A law that criminalises ‘insults’ needs reforming for the sake of free speech, Deputy Prime Minister Nick Clegg has said.
His support for reforming Section 5 of the Public Order Act comes ahead of tomorrow’s expected debate about the matter in the House of Lords.
Section 5 outlaws “insulting” words or behaviour that may cause alarm or distress to a person.
It has led to a string of controversial arrests of peaceful and legitimate protestors.
Atheists, secularists and Christians have joined together in calling for the law to be reformed.
A spokesman for Nick Clegg said: “It is something that has support on all sides of the house. It would be a sensible move to repeal it.”
Tomorrow’s debate in the House of Lords will consider an amendment tabled by Lord Mawhinney, but a vote is not expected.
Lord Dear, a former HM inspector of constabulary, said: “Removing the word ‘insulting’ certainly does not leave police officers exposed.”
He added that there are “several other” options for police to use when charging people who were abusive or offensive.
If the word “insulting” is removed from Section 5, the same law would continue to criminalise “threatening” and “abusive” words or behaviour.

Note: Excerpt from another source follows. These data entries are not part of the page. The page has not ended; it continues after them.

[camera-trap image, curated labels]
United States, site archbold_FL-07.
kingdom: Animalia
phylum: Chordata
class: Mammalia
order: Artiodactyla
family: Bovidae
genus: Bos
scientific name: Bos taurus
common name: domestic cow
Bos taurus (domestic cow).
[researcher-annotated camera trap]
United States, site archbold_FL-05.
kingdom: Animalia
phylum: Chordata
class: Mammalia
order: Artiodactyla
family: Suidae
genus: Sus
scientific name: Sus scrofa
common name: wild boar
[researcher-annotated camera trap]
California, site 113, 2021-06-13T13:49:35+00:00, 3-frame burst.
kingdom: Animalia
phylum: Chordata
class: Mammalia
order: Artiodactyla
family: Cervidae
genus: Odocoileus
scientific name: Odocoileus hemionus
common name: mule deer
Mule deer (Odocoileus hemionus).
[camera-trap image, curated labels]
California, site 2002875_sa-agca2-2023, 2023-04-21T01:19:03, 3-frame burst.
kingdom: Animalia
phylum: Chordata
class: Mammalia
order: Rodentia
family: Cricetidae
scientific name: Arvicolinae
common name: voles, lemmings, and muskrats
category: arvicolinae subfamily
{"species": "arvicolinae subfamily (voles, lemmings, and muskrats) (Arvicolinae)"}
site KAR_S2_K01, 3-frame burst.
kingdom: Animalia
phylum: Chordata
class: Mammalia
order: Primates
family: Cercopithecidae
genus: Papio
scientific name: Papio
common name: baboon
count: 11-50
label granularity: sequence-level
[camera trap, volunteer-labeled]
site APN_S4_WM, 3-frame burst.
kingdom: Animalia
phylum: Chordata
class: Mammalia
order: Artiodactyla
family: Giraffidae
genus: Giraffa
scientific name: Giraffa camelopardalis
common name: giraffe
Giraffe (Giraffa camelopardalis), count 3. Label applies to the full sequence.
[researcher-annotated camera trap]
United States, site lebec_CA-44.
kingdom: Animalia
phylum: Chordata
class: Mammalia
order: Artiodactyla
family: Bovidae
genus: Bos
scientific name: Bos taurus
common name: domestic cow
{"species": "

A spokesman from The Christian Institute said: “Christians have put their shoulder to the wheel alongside civil liberties groups, atheists, gay activists and others, to push for insults to be taken out of the scope of section 5 because they believe in freedom of speech.
“Section 5 is dangerously broad and, especially in today’s politically correct climate, is in desperate need of reform.”
And Keith Porteous Wood, Executive Director of the National Secular Society, commented: “Section 5 is the worst of both worlds. It potentially criminalises the comic or harmlessly absurd, but far worse creates a chilling effect over those speaking truth to power.
“We restrict freedom of expression at our peril; it is the bedrock of democracy.”